Just a few meters away, the sea awaited us. What joy to feel the breeze kissing our faces. I wore my hair down, and the sea made it look like a dandelion that refused to lose its petals. I could feel my energy shifting as we walked.
A friend who studies Art History once told me that Havana’s Malecón began construction in 1901 and was completed in late 1958. Its main purpose was to protect Havana from the sea’s encroachment caused by northern winds, and today, it remains an essential symbol of Cuban identity.
We kept walking near the wall, watching the waves and relaxing. The evening was perfect—just thirty minutes before the sun would disappear. We observed every corner, every weathered building, and a wave of nostalgia and sadness for my Havana washed over me.
As we walked, I started taking photos. A man playing the trumpet gestured for me to come closer after seeing me dance to his music. He said:
"Come on, friend, come closer!"
I sang along to the Cuban song "Chan Chan" by Buena Vista Social Club:
The love I have for you,
I can’t deny it,
My mouth waters,
I just can’t help it.
We laughed like we hadn’t in a long time.
Every visitor who comes—whether Cuban or foreign—enjoys the marine spectacle, often accompanied by free diving or simply savoring the sunset. Some come for the cool night air, while others prefer fishing on the reefs, sometimes even as a couple. Many enjoy the bustle of the avenue, occasionally spotting a convertible carrying a wedding party or a quinceañera. There are also street vendors and musicians who roam from one end to the other, instruments ready to play Cuba’s most traditional or popular songs. I’ve even seen mariachis brightening up the Malecón’s nights.

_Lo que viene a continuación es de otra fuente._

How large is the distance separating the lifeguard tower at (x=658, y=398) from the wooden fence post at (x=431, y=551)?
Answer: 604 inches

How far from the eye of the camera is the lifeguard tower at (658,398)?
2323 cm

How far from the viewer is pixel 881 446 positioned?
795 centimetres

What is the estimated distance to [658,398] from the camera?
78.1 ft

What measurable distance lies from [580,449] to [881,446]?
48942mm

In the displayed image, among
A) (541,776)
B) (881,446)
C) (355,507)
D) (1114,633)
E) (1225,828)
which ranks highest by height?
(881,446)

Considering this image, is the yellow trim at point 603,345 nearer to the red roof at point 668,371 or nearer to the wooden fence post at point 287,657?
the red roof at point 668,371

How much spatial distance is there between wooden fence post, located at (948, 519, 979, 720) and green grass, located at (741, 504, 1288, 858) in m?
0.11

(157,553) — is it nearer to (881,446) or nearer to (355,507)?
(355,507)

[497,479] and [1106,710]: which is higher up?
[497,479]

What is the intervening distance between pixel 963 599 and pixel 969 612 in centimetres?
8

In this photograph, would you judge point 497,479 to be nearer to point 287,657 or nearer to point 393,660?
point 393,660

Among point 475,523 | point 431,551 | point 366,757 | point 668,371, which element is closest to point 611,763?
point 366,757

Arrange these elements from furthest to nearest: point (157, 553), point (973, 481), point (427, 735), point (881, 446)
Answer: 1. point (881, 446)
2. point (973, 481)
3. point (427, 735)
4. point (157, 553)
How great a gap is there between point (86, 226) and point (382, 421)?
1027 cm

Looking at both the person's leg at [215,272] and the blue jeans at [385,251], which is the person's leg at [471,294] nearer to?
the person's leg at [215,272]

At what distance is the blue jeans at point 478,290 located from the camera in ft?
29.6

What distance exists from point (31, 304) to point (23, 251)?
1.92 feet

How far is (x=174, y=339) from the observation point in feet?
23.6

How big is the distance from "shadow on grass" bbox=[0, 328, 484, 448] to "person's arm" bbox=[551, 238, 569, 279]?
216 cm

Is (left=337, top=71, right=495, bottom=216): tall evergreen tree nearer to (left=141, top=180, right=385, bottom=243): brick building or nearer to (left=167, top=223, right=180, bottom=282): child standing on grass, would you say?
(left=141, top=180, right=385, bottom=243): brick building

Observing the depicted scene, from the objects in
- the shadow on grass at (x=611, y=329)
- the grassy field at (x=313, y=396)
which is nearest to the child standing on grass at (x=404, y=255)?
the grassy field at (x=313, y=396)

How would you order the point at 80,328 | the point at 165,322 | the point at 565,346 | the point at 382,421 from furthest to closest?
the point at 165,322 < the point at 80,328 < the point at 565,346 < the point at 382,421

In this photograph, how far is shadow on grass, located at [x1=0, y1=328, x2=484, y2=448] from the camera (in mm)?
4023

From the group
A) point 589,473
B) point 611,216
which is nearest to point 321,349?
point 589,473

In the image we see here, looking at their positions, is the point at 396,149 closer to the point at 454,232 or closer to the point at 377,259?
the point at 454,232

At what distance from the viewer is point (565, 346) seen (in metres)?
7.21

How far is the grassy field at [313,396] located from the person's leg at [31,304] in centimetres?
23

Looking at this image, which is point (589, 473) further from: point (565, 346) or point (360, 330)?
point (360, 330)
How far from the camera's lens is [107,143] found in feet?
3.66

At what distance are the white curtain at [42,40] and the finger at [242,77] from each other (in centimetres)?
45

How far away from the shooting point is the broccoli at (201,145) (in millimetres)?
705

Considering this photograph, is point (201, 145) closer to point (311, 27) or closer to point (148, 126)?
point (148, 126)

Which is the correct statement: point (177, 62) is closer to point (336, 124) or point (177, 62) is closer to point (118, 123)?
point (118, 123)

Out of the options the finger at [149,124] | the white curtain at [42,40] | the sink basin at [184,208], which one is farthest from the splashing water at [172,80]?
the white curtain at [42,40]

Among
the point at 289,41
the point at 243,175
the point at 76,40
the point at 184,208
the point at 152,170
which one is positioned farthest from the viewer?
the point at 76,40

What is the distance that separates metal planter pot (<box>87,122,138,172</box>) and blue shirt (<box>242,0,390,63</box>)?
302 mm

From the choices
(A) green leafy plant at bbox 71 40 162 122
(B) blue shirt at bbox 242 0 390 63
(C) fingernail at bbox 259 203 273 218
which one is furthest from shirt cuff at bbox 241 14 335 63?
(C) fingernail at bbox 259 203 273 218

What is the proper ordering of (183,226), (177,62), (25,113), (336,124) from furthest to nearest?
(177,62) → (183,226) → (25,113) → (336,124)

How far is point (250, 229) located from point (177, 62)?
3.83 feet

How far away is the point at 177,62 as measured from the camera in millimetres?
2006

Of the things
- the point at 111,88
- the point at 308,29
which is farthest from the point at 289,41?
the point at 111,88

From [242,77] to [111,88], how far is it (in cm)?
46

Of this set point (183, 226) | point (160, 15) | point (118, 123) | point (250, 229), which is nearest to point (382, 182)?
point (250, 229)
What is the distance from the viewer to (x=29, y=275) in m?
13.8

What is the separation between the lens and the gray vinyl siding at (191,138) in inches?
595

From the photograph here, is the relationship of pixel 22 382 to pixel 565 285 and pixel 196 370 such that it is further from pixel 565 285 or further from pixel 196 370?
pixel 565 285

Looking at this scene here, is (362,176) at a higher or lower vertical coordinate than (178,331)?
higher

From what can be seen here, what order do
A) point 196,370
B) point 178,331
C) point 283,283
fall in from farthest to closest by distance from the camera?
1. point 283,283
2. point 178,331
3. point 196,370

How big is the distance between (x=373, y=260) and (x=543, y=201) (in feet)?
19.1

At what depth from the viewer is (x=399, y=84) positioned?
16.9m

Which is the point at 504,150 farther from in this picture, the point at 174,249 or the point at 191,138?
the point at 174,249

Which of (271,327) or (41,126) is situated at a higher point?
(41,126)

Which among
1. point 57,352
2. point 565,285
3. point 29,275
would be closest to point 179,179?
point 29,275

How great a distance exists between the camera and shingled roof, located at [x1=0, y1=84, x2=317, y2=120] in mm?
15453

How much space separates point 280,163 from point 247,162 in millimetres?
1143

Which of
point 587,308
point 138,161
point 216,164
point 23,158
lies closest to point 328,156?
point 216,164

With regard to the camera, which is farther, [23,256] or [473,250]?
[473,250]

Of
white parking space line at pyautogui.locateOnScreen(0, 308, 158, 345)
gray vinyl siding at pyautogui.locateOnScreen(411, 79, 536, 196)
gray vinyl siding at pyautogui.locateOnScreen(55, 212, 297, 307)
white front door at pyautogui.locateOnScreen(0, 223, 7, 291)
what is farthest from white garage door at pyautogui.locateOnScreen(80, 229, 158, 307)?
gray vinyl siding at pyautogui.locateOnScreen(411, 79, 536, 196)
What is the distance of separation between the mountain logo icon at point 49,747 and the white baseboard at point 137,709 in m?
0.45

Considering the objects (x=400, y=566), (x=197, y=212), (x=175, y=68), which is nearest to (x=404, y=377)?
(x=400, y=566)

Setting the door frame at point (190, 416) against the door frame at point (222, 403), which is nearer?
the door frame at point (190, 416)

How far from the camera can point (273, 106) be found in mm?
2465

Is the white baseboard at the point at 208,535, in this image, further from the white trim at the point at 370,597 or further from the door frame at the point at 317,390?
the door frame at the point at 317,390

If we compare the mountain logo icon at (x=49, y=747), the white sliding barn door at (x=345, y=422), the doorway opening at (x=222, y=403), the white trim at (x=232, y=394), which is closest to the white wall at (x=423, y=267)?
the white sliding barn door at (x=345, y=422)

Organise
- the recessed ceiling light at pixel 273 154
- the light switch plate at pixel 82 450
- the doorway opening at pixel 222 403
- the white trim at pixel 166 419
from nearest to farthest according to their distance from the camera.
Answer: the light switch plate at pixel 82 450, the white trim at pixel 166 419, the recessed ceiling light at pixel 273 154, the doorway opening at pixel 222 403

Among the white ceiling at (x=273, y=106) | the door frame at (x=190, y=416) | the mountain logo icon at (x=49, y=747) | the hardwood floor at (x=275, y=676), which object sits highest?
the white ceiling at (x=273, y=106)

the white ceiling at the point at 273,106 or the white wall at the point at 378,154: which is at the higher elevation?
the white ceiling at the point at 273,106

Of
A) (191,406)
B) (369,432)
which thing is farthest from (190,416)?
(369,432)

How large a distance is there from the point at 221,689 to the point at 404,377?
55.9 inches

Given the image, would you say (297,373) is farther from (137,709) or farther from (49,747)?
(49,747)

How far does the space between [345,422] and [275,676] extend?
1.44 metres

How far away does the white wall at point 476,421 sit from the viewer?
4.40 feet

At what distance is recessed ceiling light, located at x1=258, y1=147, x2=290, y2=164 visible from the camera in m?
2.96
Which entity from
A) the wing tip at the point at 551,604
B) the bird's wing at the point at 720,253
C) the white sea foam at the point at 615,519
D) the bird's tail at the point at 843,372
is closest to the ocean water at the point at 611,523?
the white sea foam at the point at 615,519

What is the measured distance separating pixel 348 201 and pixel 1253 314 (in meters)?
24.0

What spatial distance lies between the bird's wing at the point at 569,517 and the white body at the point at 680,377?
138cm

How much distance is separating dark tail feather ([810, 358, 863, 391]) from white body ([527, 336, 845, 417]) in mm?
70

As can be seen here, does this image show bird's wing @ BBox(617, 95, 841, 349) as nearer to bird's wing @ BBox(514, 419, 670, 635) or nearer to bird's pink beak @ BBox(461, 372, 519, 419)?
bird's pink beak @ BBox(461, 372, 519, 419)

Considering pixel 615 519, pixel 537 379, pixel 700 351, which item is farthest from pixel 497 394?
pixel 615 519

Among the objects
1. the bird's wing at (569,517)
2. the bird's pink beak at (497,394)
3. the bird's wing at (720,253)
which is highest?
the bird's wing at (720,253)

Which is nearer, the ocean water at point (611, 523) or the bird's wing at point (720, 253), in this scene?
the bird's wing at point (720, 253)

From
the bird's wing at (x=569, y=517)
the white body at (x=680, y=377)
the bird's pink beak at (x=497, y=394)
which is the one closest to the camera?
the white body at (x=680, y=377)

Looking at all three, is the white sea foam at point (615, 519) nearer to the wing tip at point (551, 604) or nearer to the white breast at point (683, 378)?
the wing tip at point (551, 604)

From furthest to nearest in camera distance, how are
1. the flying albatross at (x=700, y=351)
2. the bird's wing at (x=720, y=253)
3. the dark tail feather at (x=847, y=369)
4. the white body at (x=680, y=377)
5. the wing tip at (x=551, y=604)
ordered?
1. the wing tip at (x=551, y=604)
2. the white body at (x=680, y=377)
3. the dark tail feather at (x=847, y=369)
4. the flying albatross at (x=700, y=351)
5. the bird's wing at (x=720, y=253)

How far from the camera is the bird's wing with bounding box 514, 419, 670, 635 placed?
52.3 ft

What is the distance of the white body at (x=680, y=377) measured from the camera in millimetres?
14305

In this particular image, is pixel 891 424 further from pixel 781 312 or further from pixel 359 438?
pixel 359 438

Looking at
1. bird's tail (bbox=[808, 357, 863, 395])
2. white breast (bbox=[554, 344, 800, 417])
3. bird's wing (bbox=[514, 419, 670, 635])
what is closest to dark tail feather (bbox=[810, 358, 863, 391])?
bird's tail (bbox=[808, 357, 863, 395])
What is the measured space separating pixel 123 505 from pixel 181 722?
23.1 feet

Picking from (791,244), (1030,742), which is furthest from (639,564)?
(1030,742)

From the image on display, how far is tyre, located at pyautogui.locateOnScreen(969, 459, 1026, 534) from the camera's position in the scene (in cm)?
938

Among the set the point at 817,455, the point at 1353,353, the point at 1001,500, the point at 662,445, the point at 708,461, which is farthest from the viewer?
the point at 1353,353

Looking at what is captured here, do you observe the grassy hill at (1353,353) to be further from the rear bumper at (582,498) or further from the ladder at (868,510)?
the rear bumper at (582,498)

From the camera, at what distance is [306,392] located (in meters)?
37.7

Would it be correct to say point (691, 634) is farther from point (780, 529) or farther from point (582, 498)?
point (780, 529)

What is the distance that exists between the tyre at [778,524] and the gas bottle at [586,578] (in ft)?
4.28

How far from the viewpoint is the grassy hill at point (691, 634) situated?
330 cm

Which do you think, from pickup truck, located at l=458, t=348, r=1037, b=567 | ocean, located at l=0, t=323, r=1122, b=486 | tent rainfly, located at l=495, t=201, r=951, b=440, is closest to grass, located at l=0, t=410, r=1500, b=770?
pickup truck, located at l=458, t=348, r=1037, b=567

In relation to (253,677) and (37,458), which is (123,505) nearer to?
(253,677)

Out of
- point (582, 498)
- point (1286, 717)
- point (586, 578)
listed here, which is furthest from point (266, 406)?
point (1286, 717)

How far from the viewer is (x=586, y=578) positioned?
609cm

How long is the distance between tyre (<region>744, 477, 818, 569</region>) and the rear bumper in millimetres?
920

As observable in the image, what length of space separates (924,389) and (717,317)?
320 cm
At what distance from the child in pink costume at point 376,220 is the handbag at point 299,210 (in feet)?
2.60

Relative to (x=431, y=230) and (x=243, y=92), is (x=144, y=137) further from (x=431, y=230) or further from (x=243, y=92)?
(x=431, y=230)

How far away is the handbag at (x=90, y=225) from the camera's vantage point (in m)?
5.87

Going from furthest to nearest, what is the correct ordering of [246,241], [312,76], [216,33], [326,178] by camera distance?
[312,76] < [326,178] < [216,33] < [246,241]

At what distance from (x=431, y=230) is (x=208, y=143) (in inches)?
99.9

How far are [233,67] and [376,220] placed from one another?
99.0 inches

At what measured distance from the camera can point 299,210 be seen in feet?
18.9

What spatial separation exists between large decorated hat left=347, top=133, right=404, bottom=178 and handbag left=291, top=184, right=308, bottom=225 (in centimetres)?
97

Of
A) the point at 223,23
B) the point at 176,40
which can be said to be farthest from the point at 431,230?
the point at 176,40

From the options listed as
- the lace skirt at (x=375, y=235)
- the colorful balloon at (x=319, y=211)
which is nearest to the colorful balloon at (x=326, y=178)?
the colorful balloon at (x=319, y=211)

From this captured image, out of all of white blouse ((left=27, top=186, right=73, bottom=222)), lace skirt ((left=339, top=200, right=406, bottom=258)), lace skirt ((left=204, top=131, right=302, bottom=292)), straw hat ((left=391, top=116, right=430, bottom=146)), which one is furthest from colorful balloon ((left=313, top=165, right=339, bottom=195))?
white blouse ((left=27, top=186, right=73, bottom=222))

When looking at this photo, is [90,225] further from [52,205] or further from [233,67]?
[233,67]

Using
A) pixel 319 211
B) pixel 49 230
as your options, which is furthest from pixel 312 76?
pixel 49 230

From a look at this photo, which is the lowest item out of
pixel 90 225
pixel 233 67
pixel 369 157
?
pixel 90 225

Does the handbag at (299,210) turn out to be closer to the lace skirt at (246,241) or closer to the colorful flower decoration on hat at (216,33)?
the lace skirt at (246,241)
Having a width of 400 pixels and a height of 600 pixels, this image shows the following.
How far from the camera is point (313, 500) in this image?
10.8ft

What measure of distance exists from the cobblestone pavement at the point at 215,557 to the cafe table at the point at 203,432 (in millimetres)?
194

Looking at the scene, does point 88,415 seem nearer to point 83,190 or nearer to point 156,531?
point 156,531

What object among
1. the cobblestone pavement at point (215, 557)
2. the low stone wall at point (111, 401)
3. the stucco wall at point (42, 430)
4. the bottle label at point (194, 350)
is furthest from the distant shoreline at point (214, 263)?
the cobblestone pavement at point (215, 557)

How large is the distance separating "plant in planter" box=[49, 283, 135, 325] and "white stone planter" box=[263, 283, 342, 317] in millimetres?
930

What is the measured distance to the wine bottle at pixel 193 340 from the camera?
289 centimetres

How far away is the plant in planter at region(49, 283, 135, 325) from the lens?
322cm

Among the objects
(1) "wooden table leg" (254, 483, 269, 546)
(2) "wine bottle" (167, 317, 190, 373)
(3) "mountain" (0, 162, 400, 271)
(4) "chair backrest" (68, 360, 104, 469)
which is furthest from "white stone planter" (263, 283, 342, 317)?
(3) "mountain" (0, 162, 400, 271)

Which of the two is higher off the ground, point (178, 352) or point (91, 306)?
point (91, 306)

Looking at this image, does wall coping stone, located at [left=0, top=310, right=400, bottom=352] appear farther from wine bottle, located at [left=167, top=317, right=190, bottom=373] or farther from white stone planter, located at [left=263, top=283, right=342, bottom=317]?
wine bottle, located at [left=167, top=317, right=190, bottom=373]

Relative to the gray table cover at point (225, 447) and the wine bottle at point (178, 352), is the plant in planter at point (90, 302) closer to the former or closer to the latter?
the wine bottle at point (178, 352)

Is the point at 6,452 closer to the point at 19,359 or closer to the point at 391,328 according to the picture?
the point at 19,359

The evening was fading, and I prepared for the perfect moment to say goodbye to the day—and to several problems I’d been dealing with. It had been months since I last visited the Malecón; the last time was at night. But today was different. I felt something vibrating inside me—a need to reconnect with the sea. So we walked almost 5 km until dusk arrived.
And so, a new cycle began at twilight, a definitive closure to the rhythm of the sunset. Once again, I convinced myself that Havana’s Malecón is one of my favorite places. If you’re in Cuba or planning to visit this summer, the Malecón is an ideal spot to experience.